Event Title

Synthesis of Small Molecules for Inhibiting Aggregation of Alzheimer’s Amyloid-β Peptide

Poster Number

08

Faculty Mentor

James M. Hanna Jr., Ph.D. and Robin K. Lammi, Ph.D.

College

College of Arts and Sciences

Department

Department of Chemistry, Physics, and Geology

Location

Rutledge

Start Date

21-4-2017 12:00 PM

Description

Amyloid-β peptide (Aβ) self-assembles into neurotoxic, β-structured aggregates, which are the primary component of the extracellular senile plaques characteristic of Alzheimer’s disease. A variety of small molecules have been shown to inhibit the aggregation process; typically, these contain aromatic groups and one or more hydrogen-bond donors to enable binding to Aβ. We previously demonstrated that 3,3′,4,4′-biphenyltetrol (3,4-BPT) effectively abrogates Aβ aggregation at stoichiometric concentrations. To further investigate this molecular architecture and determine how the positioning of the hydroxyl hydrogen-bond donors impacts inhibitor efficacy, we also synthesized four additional symmetrical biphenyltetrols (2,3-, 2,4- 2,5- and 3,5-BPT). However, 2,2′,6,6′-tetramethoxybiphenyl, the intermediate for 2,6-BPT, eluded synthesis using our standard Suzuki-coupling chemistry, presumably due to significant steric hindrance in the coupling partners.

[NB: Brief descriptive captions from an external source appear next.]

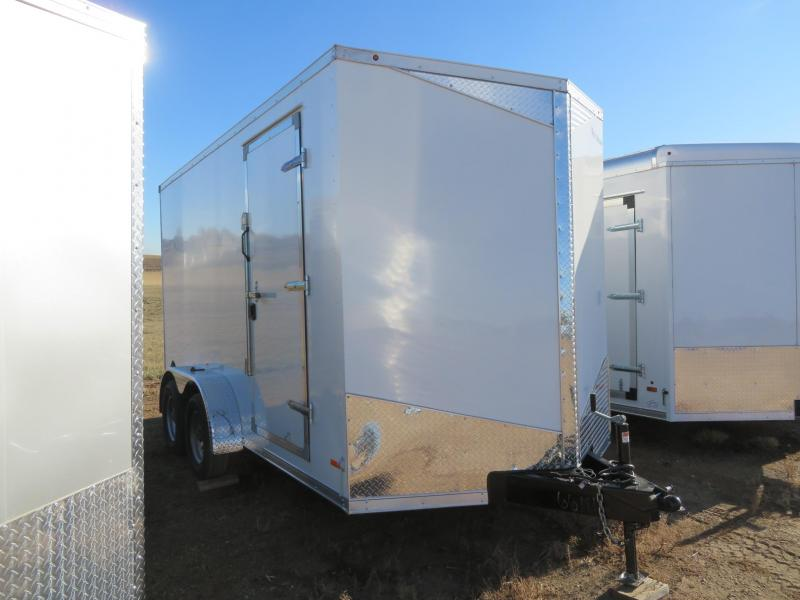 2021 RC Trailers 7 x 14 Enclosed Cargo Trailer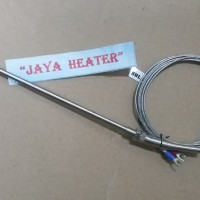 Thermocouple Type K / Sensor Suhu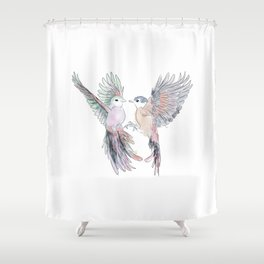 Birds in love tropical bird home decor Shower Curtain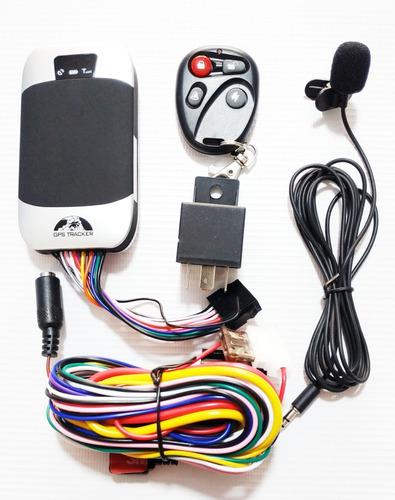 Imagen 1 de 8 de Gps Tracker Gps303g Satelital Con Sirena Para Carro O Moto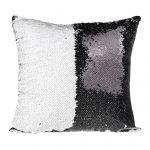 Sequin Pillow - black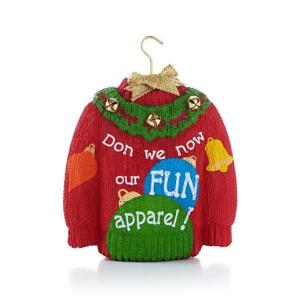 holiday-sweater-keepsake-ornament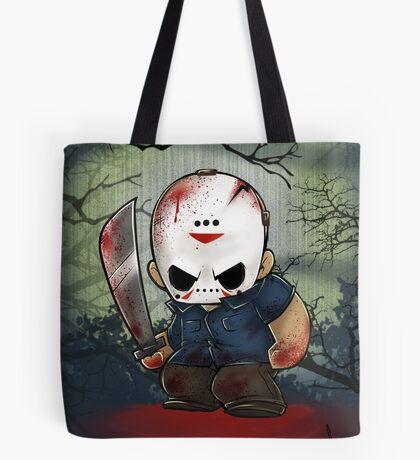 Jason Vorhees Tote Bag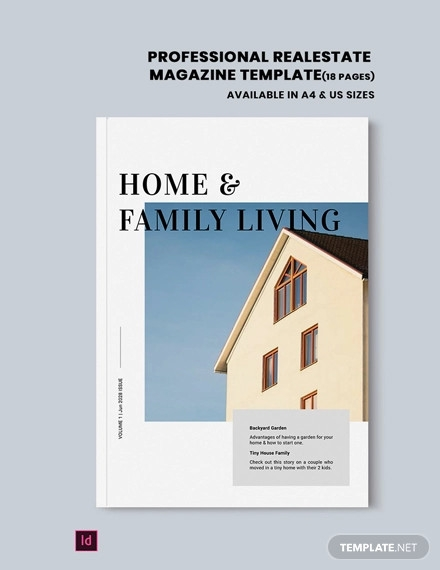 professional real estate magazine template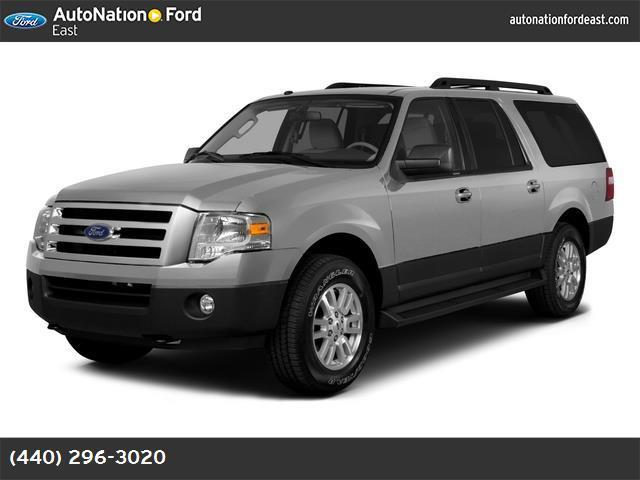 2015 ford expedition el 4x4 limited 4dr suv for sale in amherst ohio classified. Black Bedroom Furniture Sets. Home Design Ideas
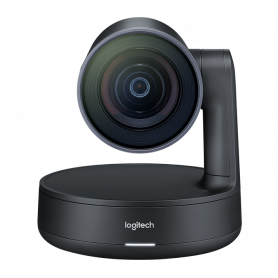 Logitech Rally Camera Ultra HD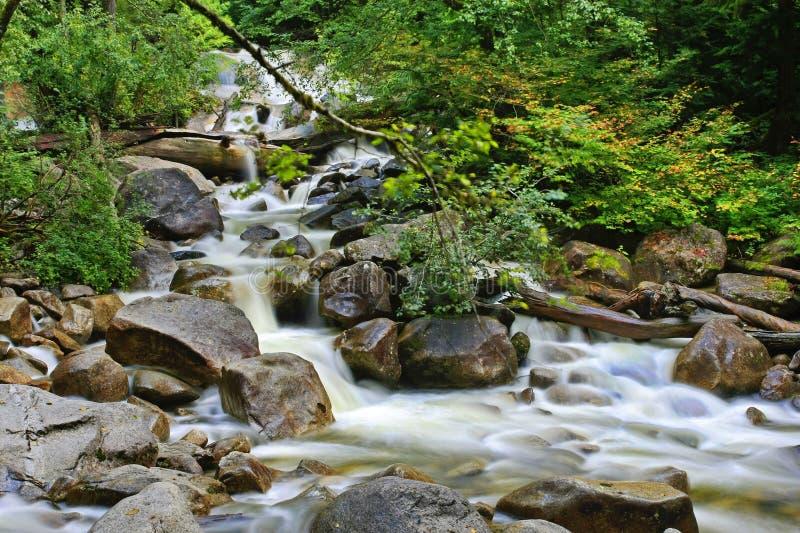 Acqua scorrente veloce sopra le rocce in un'insenatura fotografie stock
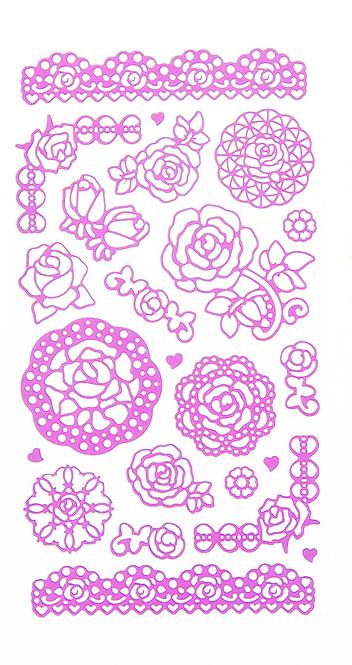 Набор декоративных наклеек Home Queen Цветочное настроение. Розы, цвет: розовый, 23 шт68233_2Набор наклеек Home Queen Цветочное настроение. Розы прекрасно подойдет для оформления творческих работ. Их можно использовать для украшения пасхальных яиц, упаковок, подарков и конвертов, открыток, декорирования коллажей, фотографий, изделий ручной работы и предметов интерьера. Наклейки выполнены из ПВХ. Задняя сторона клейкая. В наборе - 23 наклейки. Такой набор украшений создаст атмосферу праздника в вашем доме. Комплектация: 23 шт. Средний размер наклейки: 4,5 см х 4 см.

This limitation was overcome by employing a catalyst comprised of Pd2(dba)3 and the bulky phosphine ligand 2-diphenylphosphino-2′-(N,N-dimethylamino)biphenyl; 2,2′,6,6′-tetramethoxybiphenyl was thus obtained in 60% yield. Demethylation with BBr3 afforded a 72% yield of the desired 2,6-BPT. To expand our investigation into the inhibitory efficacy of biaryls containing multiple hydroxy groups, 4-(3-pyridyl)catechol was synthesized via a Suzuki coupling/demethylation protocol. 3-(3,4-Dimethoxyphenyl)pyridine was synthesized in 76% yield from 3-pyridylboronic acid and 4-bromoveratrole using PdCl2(dppf) as the catalyst; demethylation with BBr3 produced the desired 4-(3-pyridyl)catechol.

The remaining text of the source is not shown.